[[ Records to process, beginning ]]

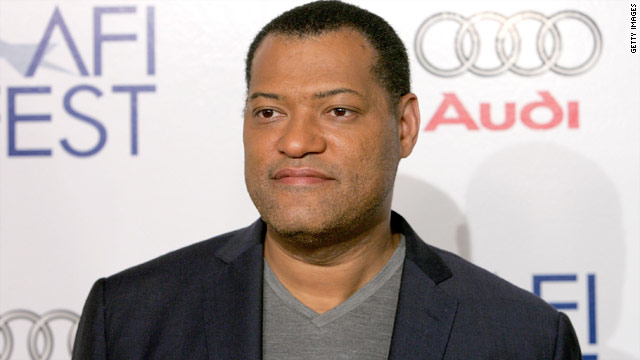 Laurence Fishburne is 'Man of Steel's' Perry White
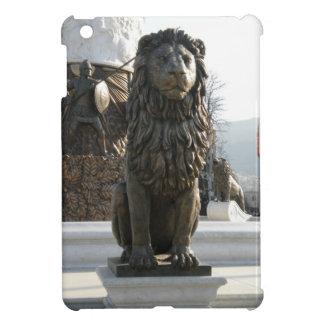 Lion Statue iPad Mini Cover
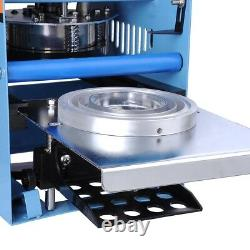 Manual 270W Cup Sealer Sealing Machine Coffee Boba Bubble Tea 300 500 Cups/hr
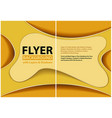 paper cut style design with yellow layers vector image vector image
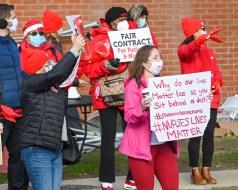 nurses strike web-8662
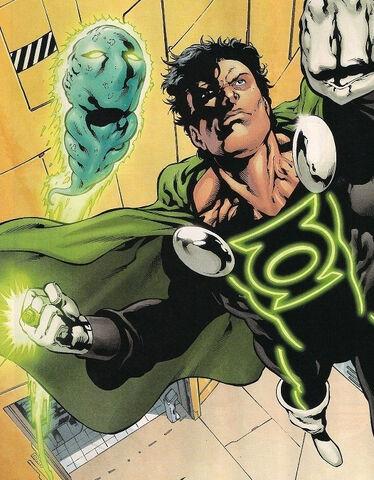 File:Green Lantern Mon-El 02.jpg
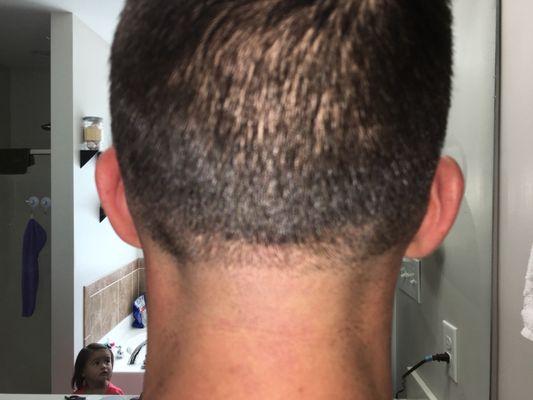 Tight Cuts 2421 Lejeune Blvd Jacksonville Nc Barbers Mapquest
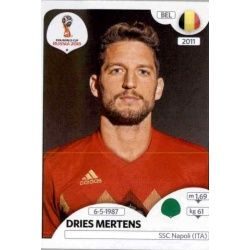 Dries Mertens Bélgica 529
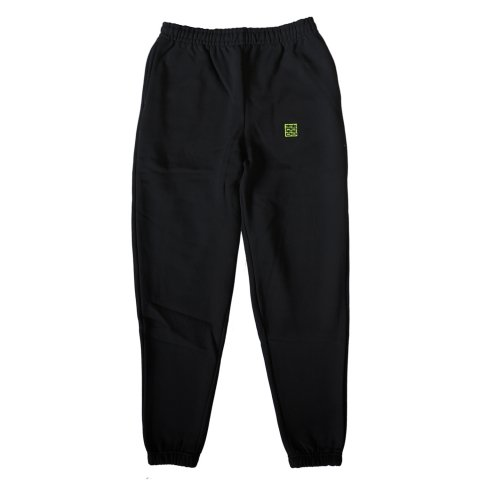 Hectopascal  HCTO Sweat Pants Black/Reflector/Max yellow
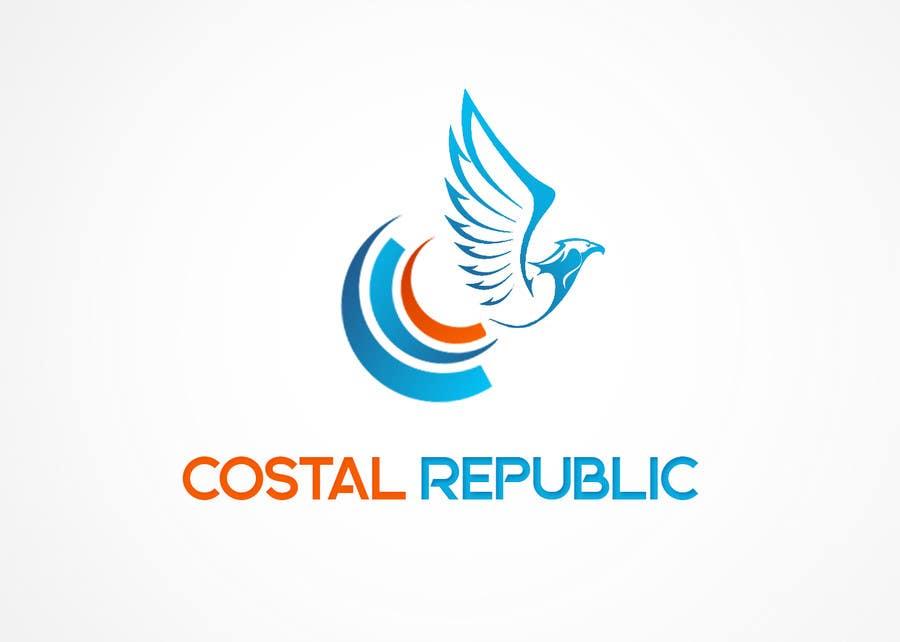 Contest Entry #                                        9                                      for                                         Design a Logo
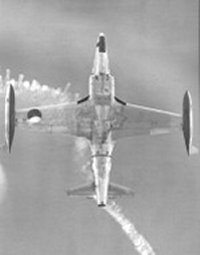 T-33 seen from below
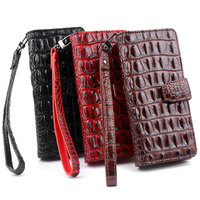 OCWAVE Wallet Leather Case For Samsung Galaxy A5 2017 A7 2017 Crocodile Pattern Design Cards Slot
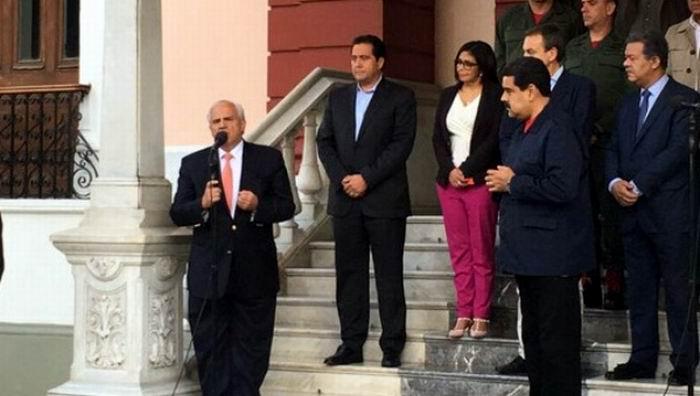 Renueva UNASUR y el Vaticano su mediaci�n en Venezuela
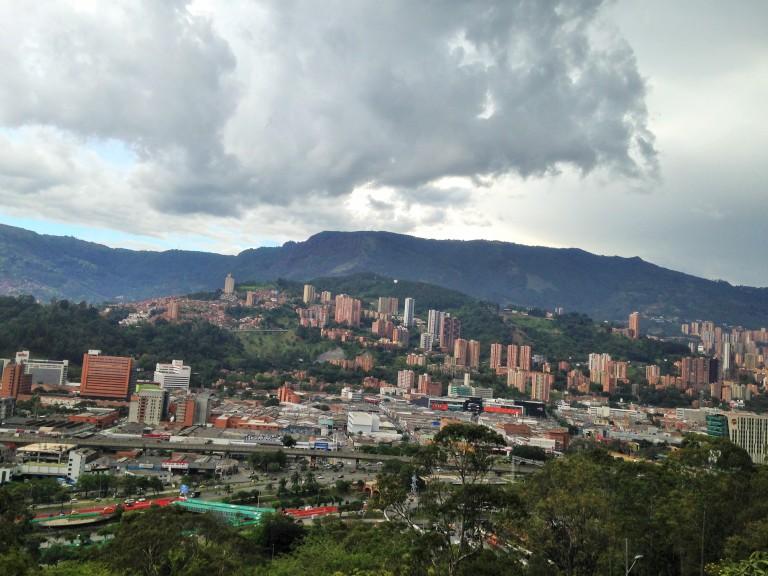 Cerro Nutibara, Medellín,Colombia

[[ Records to process, end ]]

Each line of the data above must be reproduced as written. Skip the pictures.

 Laurence Fishburne is 'Man of Steel's' Perry White
 Lion Statue iPad Mini Cover
 Manual 270W Cup Sealer Sealing Machine Coffee Boba Bubble Tea 300 500 Cups/hr
 paper cut style design with yellow layers vector image vector image
 nurses strike web-8662
 File:Green Lantern Mon-El 02.jpg
 Tight Cuts 2421 Lejeune Blvd Jacksonville Nc Barbers Mapquest
 Dries Mertens Bélgica 529
 Hectopascal  HCTO Sweat Pants Black/Reflector/Max yellow
 Contest Entry #                                        9                                      for                                         Design a Logo
 T-33 seen from below
 OCWAVE Wallet Leather Case For Samsung Galaxy A5 2017 A7 2017 Crocodile Pattern Design Cards Slot
 Renueva UNASUR y el Vaticano su mediaci�n en Venezuela
 Cerro Nutibara, Medellín,Colombia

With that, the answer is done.